3. The heat dissipating assembly of claim 2, wherein a longitudinal extending direction of the guiding slot traverses the heat dissipating channels.

4. The heat dissipating assembly of claim 1, wherein the air duct comprises a top wall, a bottom wall, and two sidewalls, which cooperatively define the air flow passage; the positioning member comprises a base extending from the air duct top wall and a hook bent from the base; and the base abuts the heat exchanger fins.

5. The heat dissipating assembly of claim 4, further comprising a chassis having the heat exchanger and the air duct mounted thereon, and the chassis having a rear wall which defines a heat dissipating aperture corresponding to the air duct passage.

6. The heat dissipating assembly of claim 5, wherein a longitudinal extending direction of the guiding slot is parallel to the chassis rear wall.

7. A heat dissipating assembly, comprising:

a chassis having a bottom wall, an electronic component disposed on the bottom wall;

a heat exchanger located above the electronic component, the heat exchanger defining a guiding slot; and

an air duct having a positioning member, the positioning member engage in the guiding slot to ensure the air duct to couple to the heat exchanger from a determined direction so that air flow is capable of passing through the air duct and the heat exchanger.

8. The heat dissipating assembly of claim 7, wherein the heat exchanger comprises a plurality of fins, the plurality of fins cooperatively define a plurality of heat dissipating channels, and the air duct defines a passage facing toward the heat dissipating channels.

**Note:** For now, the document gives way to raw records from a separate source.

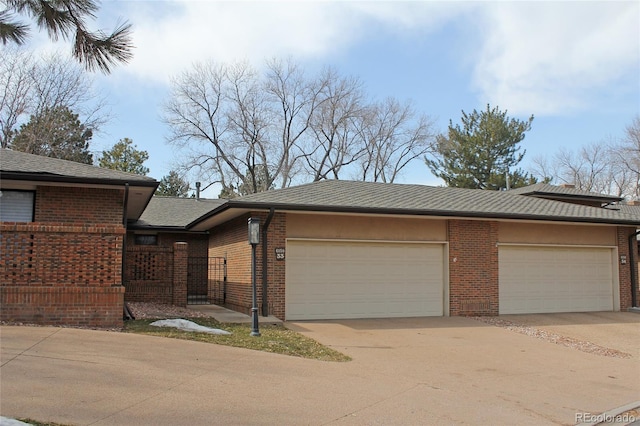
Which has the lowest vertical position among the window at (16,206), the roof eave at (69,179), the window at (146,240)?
the window at (146,240)

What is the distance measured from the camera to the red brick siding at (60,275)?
10422 mm

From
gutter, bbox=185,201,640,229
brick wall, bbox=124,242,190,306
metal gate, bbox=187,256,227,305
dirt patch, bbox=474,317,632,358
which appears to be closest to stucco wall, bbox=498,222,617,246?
gutter, bbox=185,201,640,229

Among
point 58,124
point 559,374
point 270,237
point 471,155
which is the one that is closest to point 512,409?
point 559,374

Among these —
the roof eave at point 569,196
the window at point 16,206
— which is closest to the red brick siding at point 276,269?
the window at point 16,206

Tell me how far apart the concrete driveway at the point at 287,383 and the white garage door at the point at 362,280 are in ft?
12.7

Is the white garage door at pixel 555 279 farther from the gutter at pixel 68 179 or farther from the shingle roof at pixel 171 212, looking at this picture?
the shingle roof at pixel 171 212

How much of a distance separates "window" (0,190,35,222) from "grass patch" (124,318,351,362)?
4.19 metres

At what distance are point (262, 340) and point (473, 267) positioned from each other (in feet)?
27.1

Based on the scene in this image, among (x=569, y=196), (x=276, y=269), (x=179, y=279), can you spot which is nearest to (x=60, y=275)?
(x=276, y=269)

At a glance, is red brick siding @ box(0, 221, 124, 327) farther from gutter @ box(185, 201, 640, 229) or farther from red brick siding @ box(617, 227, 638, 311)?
red brick siding @ box(617, 227, 638, 311)

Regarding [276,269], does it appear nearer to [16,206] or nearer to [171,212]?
[16,206]

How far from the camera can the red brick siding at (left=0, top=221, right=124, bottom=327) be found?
10422mm

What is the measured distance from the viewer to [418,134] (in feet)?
153

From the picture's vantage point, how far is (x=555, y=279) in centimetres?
1828
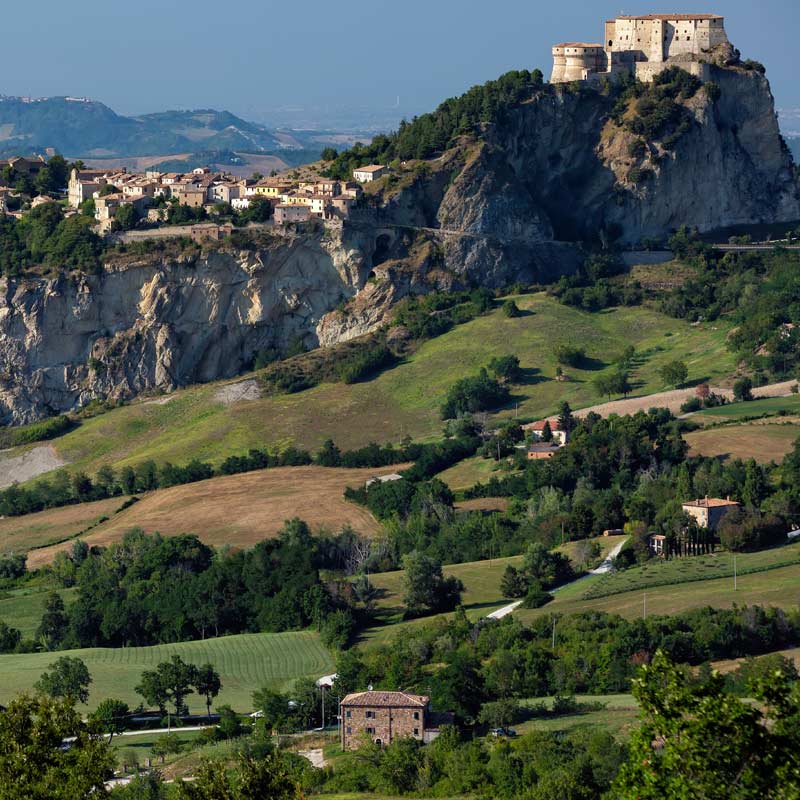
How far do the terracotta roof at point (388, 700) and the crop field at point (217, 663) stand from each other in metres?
4.85

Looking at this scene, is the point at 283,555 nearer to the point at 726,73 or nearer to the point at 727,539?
the point at 727,539

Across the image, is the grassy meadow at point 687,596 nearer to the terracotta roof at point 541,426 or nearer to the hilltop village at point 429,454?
the hilltop village at point 429,454

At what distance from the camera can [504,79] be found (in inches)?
3676

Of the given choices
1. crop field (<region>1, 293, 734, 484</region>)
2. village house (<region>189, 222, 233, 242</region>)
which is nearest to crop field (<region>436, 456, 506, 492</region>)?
crop field (<region>1, 293, 734, 484</region>)

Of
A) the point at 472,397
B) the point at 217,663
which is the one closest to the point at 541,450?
the point at 472,397

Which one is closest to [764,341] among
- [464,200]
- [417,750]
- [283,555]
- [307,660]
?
[464,200]

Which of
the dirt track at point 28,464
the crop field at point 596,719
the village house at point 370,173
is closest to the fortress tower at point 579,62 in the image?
the village house at point 370,173

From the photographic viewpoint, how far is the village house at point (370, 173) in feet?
293

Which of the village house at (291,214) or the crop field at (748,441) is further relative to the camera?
the village house at (291,214)

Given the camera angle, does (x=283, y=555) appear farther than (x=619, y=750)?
Yes

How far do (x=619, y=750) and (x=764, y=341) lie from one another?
44.1m

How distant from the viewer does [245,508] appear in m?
67.3

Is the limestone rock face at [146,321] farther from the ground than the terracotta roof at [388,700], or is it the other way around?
the limestone rock face at [146,321]

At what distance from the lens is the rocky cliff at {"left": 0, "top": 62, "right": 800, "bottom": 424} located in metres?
85.3
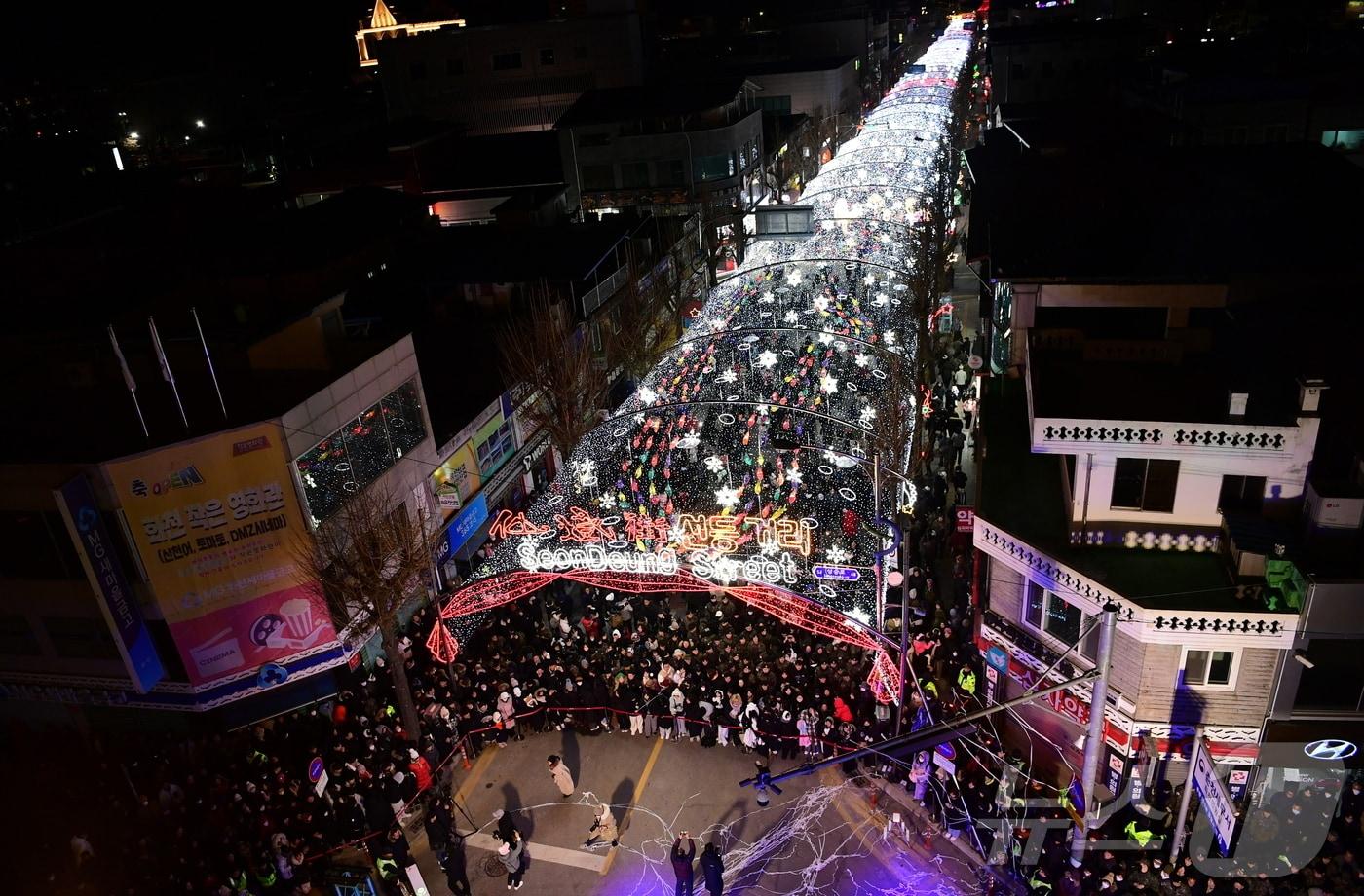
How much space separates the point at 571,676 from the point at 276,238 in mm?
26342

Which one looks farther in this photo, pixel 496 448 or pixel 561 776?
pixel 496 448

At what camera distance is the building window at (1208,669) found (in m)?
16.3

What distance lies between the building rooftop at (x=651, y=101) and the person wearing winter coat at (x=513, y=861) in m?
41.0

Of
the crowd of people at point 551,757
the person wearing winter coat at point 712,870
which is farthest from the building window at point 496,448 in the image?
the person wearing winter coat at point 712,870

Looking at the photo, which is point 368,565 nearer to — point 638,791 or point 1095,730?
point 638,791

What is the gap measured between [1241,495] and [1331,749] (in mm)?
5024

9. The heat dissipating assembly of claim 8, wherein the chassis has a rear wall perpendicular to the bottom wall, the rear wall defines a heat dissipating aperture corresponding to the air duct passage.

10. The heat dissipating assembly of claim 9, wherein the guiding slot is elongated, and a longitudinal extending direction of the guiding slot is parallel to the chassis rear wall.

11. The heat dissipating assembly of claim 8, wherein some of the heat exchanger fins define a notch, the notches cooperatively define the guiding slot.

12. The heat dissipating assembly of claim 8, wherein the air duct comprises a top wall, a bottom wall, and two sidewalls, which cooperatively define the air flow passage; the positioning member comprises a base extending from the air duct top wall and a hook bent from the base; the base abuts the heat exchanger fins; and the positioning hook is received in the guiding slot.

13. The heat dissipating assembly of claim 8, wherein the guiding slot is elongated, and a longitudinal extending direction of the guiding slot traverses the heat dissipating channels.